▶ **Direction**
Reproduce word for word the lines in the entries below, beginning with the line that contains "From furthest to" and continuing through the line that contains "Answer: building window".

▶ **Exercise input**
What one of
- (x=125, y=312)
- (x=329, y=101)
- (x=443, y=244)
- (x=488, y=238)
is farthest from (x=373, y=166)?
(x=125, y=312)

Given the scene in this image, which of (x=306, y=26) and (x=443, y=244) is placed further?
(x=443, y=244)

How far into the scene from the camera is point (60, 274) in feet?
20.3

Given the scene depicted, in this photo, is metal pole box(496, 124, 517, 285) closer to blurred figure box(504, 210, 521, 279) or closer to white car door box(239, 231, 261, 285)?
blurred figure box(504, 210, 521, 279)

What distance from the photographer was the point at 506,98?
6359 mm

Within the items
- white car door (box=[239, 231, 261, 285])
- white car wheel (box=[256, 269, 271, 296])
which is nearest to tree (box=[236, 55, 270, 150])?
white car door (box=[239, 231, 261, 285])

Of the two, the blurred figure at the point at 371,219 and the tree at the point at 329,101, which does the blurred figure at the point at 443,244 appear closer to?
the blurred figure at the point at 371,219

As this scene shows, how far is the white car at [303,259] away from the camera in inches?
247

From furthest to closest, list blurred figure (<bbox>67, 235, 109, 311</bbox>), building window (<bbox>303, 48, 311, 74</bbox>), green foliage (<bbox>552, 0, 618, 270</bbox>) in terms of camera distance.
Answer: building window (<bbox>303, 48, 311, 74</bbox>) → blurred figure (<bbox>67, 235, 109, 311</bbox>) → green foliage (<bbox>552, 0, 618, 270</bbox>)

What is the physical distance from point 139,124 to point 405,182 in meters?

==

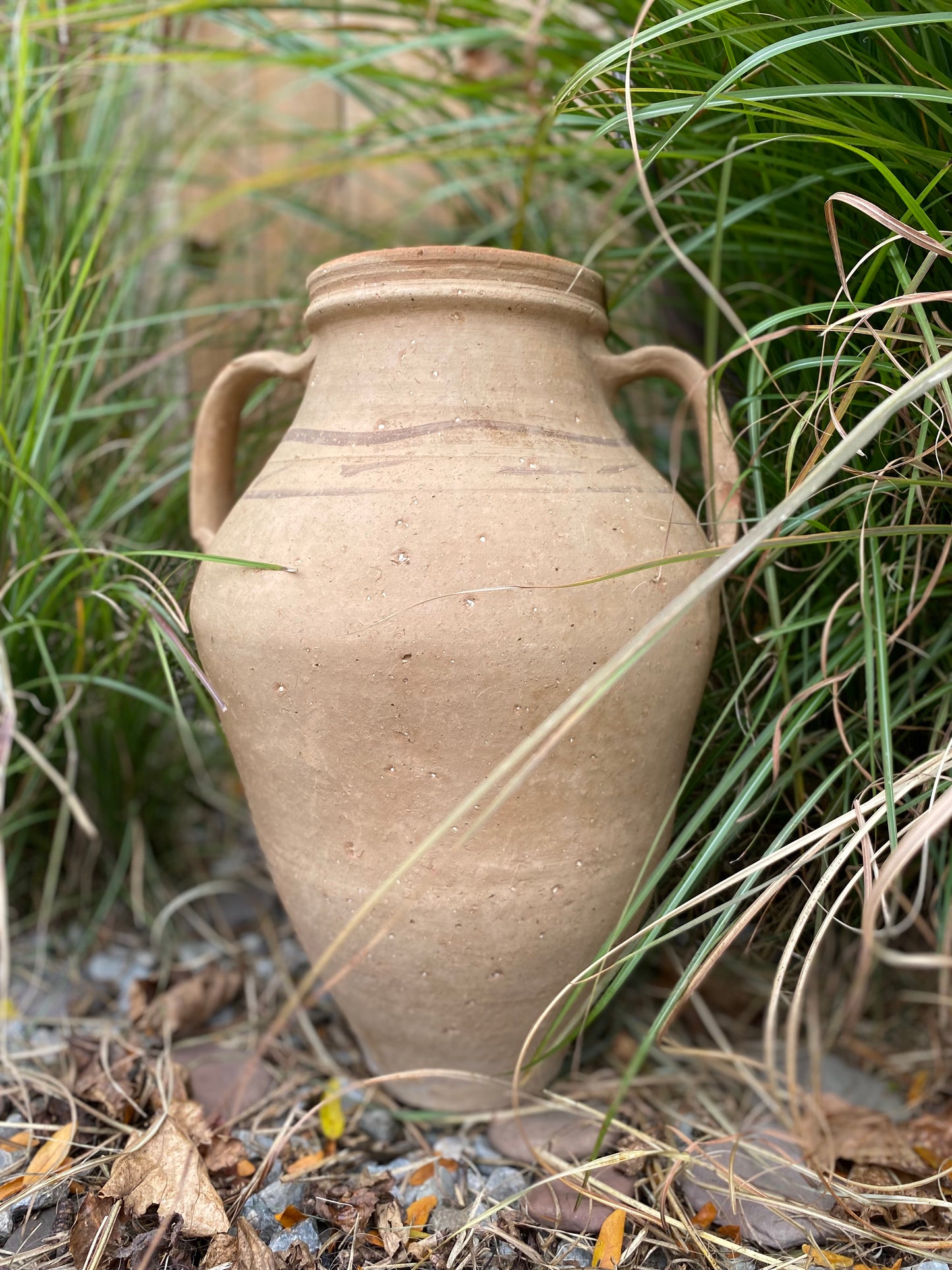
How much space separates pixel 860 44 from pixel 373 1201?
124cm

--

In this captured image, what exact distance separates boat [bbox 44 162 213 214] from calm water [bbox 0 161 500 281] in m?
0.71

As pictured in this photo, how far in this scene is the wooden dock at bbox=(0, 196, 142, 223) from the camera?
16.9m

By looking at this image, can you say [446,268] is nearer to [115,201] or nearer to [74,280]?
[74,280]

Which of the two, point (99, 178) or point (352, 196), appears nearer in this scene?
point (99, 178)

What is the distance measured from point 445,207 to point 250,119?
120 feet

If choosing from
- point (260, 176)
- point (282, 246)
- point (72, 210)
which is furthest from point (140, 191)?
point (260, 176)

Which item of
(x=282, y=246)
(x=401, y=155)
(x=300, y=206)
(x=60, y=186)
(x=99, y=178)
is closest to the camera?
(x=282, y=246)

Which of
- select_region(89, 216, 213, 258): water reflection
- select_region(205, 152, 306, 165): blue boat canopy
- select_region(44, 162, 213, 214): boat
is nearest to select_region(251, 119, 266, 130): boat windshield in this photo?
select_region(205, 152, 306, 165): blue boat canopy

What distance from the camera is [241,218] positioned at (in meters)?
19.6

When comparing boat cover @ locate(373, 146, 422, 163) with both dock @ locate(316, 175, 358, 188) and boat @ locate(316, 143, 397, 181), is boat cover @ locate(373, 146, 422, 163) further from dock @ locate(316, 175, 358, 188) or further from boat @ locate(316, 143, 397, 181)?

▶ **Response to the task**
From furthest to closest, list blurred figure (<bbox>67, 235, 109, 311</bbox>), building window (<bbox>303, 48, 311, 74</bbox>), green foliage (<bbox>552, 0, 618, 270</bbox>) in terms of camera distance.
Answer: building window (<bbox>303, 48, 311, 74</bbox>) → blurred figure (<bbox>67, 235, 109, 311</bbox>) → green foliage (<bbox>552, 0, 618, 270</bbox>)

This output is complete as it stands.